Another trend in China this year has been an increased pick-up in demand among investors for alternative funding solutions. This has been a consequence of rising onshore borrowing costs – linked to an increase in the rate that the central bank charges on short-term loans – and the tightening in loan quotas as part of the PBoC’s attempts to prevent loan growth spiralling out of control.

“It became much more expensive and difficult to borrow RMB directly from local banks this year. To cater to daily operational needs, we opted to borrow foreign debt offshore, but we also needed a solution that offers significant cost savings,” says an assistant vice-president of a major Chinese steel products manufacturer.

Photo of Henry Wong
Henry Wong, BNP Paribas

BNPP’s RMB funding solutions directly address the problems faced by Chinese companies. One of its main offerings is a synthetic loan that bundles US dollar foreign debt with an onshore cross-currency swap between the US dollar and the renminbi.

The structure falls outside the scope of the PBoC’s loan quota restriction as it involves foreign debt borrowing. It also helps satisfy the aims of the Chinese authorities, who are keen to encourage foreign money into the country in order to help stabilise capital flows and prop up reserves.

By leveraging on its strong onshore and offshore platforms, BNP is able to provide these synthetic loans at attractive rates. In one of the products, the client financing cost over the loan’s tenor comes to 3.97% per annum, which translates to significant savings when compared to the PBoC’s one-year benchmark rate of 4.35%.

“By taking up the synthetic structure, the client can source funding from an alternative channel while paying rates that are well below the PBoC benchmark. We have facilities, in both China and overseas, for onshore companies to raise foreign debt and then swap it onshore, which also requires financing line facilities onshore. What we do is not just cost-effective, but in many cases it’s the best and most efficient way to help companies continue growing in China,” says Wong.

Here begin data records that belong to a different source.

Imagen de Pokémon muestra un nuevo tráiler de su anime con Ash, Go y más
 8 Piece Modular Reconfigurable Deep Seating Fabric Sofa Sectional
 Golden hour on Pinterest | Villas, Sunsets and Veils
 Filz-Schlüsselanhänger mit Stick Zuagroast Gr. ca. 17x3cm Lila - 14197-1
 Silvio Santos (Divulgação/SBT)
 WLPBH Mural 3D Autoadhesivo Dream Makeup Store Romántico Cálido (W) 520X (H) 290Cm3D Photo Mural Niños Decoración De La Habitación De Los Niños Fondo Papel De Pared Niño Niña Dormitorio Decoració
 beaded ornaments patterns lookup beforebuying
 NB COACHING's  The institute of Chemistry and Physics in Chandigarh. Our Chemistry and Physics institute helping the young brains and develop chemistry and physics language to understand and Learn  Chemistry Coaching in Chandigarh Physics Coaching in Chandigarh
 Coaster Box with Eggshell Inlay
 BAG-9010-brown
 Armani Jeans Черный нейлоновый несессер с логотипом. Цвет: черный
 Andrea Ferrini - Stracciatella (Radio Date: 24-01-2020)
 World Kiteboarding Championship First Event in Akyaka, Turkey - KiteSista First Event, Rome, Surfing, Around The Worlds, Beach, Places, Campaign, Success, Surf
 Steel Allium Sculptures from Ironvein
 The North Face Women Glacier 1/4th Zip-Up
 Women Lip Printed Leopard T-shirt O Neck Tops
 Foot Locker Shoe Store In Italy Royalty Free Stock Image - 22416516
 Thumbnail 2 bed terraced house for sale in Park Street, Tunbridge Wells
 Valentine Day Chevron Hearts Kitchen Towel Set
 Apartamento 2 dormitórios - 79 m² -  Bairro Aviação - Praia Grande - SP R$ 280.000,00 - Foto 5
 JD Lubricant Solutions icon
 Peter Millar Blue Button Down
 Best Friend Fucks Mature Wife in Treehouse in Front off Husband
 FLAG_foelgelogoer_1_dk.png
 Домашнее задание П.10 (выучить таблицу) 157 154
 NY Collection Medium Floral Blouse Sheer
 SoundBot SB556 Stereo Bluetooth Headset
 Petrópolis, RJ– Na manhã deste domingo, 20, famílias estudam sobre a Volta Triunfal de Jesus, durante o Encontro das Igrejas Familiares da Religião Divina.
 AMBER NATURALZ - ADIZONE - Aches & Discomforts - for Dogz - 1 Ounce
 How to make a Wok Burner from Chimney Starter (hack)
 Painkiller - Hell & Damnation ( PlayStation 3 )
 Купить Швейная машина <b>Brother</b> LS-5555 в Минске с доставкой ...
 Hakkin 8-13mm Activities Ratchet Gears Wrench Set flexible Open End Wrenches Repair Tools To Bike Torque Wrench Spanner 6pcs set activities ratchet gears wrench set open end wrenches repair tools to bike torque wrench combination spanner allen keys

BNP Paribas has also had a number of successes onshore in terms of regulatory permissions that have been granted.

In July, BNP Paribas was one of a handful of foreign banks named as market-maker for the newly launched Bond Connect scheme, which links Hong Kong’s fixed-income market with that of the mainland.

Also in July, the Hong Kong branch of the bank became a member of the China Foreign Exchange Trade System (CFETS), which enables it to provide both onshore CNY and offshore CNH forex hedging products to offshore clients engaged in Bond Connect, as well as the commercial import and export trade.

In January this year, BNP Paribas was extended the non-financial corporate bond underwriting licence by the National Association of Financial Institutional Investors to underwrite various types of debt instruments for non-financial corporates in the China interbank bond market. BNP Paribas is one of only a few foreign banks to have achieved this qualification.

Going forward, Chen says that regulatory changes will continue to influence market demand for renminbi solutions. He believes the stabilisation of capital flows bodes well for the currency and will lead to a more resilient renminbi over the long run.

BNP Paribas will remain as the RMB business leader through anticipating market development in a timely way and continuing investments in our on and offshore RMB platform. We’re convinced that RMB internationalisation will continue, but will evolve through different phases. As always, BNP Paribas is well-positioned to embrace the regulatory and market changes with our clients, as well as developing innovative RMB solutions to best serve clients’ needs in investment, financing, hedging, asset management, and custodian services,” says Chen.